Das weltweit erste grüne Stahlwerk will SMS allerdings nicht in Deutschland, sondern im Norden Schwedens errichten. „H2 Green Steel“ heißt das Vorhaben. Der Unterschied: In Duisburg baut SMS im Bestand, in Schweden wird alles neu aus dem Boden gestampft. „Auch hier geht es um ein Milliardenprojekt“, sagt Dahmen. „Es ist großartig, dass wir beteiligt sind und die ganze Prozesskette von der DRI-Anlage über das Stahlwerk, die Gieß- und Walzanlage bis zur Bandbeschichtungsanlage liefern.“ In Schweden soll die Stahlproduktion schon im Jahr 2025 beginnen – gefolgt von einer Hochlaufphase im Jahr 2026.

** Bereitgestellte Angaben **
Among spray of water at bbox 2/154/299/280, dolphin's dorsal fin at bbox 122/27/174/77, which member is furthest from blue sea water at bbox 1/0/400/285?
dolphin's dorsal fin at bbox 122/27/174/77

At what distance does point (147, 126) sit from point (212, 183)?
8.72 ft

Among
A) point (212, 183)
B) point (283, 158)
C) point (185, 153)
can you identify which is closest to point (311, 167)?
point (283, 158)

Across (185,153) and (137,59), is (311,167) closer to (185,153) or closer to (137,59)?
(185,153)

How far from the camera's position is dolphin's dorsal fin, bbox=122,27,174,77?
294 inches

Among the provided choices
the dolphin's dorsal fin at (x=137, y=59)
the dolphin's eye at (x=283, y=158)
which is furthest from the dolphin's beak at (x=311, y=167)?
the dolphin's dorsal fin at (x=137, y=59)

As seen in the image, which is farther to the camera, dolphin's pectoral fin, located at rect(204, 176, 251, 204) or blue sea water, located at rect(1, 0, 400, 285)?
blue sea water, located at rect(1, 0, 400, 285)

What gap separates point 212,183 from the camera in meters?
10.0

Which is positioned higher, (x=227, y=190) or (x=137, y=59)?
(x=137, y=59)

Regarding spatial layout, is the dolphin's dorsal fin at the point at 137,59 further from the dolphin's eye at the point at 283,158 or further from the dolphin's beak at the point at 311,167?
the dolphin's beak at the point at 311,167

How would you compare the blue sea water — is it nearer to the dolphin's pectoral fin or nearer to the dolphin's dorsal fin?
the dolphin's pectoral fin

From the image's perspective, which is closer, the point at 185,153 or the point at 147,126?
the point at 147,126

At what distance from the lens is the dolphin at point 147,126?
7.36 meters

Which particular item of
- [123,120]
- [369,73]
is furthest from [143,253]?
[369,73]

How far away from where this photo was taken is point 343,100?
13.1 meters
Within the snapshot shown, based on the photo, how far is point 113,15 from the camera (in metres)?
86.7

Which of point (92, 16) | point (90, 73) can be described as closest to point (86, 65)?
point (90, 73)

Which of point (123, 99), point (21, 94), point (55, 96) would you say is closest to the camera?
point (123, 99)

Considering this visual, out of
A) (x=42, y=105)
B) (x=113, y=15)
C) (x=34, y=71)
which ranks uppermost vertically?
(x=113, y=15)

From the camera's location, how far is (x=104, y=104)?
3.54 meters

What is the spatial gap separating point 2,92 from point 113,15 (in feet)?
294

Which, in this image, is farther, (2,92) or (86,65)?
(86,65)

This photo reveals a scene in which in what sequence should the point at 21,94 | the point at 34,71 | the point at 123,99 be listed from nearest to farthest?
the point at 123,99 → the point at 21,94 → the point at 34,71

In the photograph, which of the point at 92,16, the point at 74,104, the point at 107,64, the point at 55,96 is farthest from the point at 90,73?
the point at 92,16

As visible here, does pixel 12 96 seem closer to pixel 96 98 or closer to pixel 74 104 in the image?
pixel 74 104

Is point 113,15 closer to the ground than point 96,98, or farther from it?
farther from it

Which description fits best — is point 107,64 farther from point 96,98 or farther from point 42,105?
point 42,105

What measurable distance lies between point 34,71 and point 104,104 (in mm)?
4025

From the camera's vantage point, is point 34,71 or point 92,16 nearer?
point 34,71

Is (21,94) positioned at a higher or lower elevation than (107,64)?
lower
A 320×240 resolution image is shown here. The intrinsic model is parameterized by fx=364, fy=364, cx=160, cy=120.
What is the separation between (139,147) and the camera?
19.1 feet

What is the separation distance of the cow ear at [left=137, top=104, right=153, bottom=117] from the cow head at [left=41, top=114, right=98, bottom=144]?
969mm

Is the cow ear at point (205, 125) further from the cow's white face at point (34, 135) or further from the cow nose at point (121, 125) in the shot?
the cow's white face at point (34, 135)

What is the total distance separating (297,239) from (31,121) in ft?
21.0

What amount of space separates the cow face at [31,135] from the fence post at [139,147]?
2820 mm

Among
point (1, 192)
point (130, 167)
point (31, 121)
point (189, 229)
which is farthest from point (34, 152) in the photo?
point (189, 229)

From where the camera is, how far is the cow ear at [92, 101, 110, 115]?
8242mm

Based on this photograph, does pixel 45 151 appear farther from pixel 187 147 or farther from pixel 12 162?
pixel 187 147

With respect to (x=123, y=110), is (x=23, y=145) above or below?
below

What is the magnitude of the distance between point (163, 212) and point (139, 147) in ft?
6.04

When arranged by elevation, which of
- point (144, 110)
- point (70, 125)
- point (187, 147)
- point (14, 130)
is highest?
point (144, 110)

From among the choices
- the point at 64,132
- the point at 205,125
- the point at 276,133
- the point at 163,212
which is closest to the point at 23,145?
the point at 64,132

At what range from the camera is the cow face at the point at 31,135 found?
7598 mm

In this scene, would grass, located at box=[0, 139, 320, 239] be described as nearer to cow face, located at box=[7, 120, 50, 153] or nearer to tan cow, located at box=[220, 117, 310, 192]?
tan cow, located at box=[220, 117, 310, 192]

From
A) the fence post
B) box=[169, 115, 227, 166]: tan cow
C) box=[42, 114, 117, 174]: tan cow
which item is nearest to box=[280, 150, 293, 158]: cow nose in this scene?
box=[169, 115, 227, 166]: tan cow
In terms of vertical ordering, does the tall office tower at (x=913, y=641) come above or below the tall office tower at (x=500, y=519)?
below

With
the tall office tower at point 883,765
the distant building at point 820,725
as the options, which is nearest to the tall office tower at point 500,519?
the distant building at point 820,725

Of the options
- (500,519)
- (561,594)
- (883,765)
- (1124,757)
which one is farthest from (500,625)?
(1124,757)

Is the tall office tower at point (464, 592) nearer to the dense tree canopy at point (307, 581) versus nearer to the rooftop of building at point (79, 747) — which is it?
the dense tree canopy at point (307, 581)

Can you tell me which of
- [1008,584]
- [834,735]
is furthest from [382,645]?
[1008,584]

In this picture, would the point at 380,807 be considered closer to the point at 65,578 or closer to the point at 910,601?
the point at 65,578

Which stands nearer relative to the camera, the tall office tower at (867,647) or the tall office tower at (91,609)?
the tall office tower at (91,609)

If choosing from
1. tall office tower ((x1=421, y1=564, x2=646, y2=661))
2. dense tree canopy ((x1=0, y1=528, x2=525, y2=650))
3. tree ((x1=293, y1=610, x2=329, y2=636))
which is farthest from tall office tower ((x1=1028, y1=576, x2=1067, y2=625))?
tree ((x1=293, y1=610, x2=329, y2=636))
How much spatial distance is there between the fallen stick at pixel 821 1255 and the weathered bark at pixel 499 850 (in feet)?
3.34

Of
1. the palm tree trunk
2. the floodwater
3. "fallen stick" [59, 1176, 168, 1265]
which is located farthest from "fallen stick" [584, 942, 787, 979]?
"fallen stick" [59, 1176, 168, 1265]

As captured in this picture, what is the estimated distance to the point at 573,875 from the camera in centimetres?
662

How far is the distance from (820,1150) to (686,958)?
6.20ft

** Aufgabe A **
Prüfe, ob die folgenden Aussagen mit dem Textauszug übereinstimmen: (i) SMS will das weltweit erste grüne Stahlwerk in Deutschland errichten. (ii) In Schweden wird die Anlage vollständig neu gebaut. (iii) Die Hochlaufphase ist für das Jahr 2025 vorgesehen. Antworte jeweils mit Ja oder Nein und zitiere die entscheidenden Worte des Textauszugs wörtlich.
** Aufgabe B **
Fasse den Absatz des Textauszugs, der mit „Das weltweit erste grüne Stahlwerk“ beginnt, als kurze Liste mit seinen wichtigsten Fakten zusammen.
** Aufgabe C **
Gib den Abschnitt des Textauszugs wortgetreu aus, beginnend mit „Das weltweit erste“ und weiter bis einschließlich „im Jahr 2026.“.
Die Einträge stammen aus einer anderen Quelle als der Textauszug.

** Antwort A **
(i) Nein: „Das weltweit erste grüne Stahlwerk will SMS allerdings nicht in Deutschland, sondern im Norden Schwedens errichten.“
(ii) Ja: „in Schweden wird alles neu aus dem Boden gestampft.“
(iii) Nein: „gefolgt von einer Hochlaufphase im Jahr 2026.“

** Antwort B **
- SMS will das weltweit erste grüne Stahlwerk im Norden Schwedens errichten, nicht in Deutschland.
- Das Vorhaben heißt „H2 Green Steel“.
- In Duisburg baut SMS im Bestand, in Schweden entsteht alles neu.
- Es handelt sich laut Dahmen ebenfalls um ein Milliardenprojekt.
- SMS liefert die ganze Prozesskette: DRI-Anlage, Stahlwerk, Gieß- und Walzanlage bis zur Bandbeschichtungsanlage.
- Die Stahlproduktion soll 2025 beginnen, 2026 folgt eine Hochlaufphase.

** Antwort C **
Das weltweit erste grüne Stahlwerk will SMS allerdings nicht in Deutschland, sondern im Norden Schwedens errichten. „H2 Green Steel“ heißt das Vorhaben. Der Unterschied: In Duisburg baut SMS im Bestand, in Schweden wird alles neu aus dem Boden gestampft. „Auch hier geht es um ein Milliardenprojekt“, sagt Dahmen. „Es ist großartig, dass wir beteiligt sind und die ganze Prozesskette von der DRI-Anlage über das Stahlwerk, die Gieß- und Walzanlage bis zur Bandbeschichtungsanlage liefern.“ In Schweden soll die Stahlproduktion schon im Jahr 2025 beginnen – gefolgt von einer Hochlaufphase im Jahr 2026.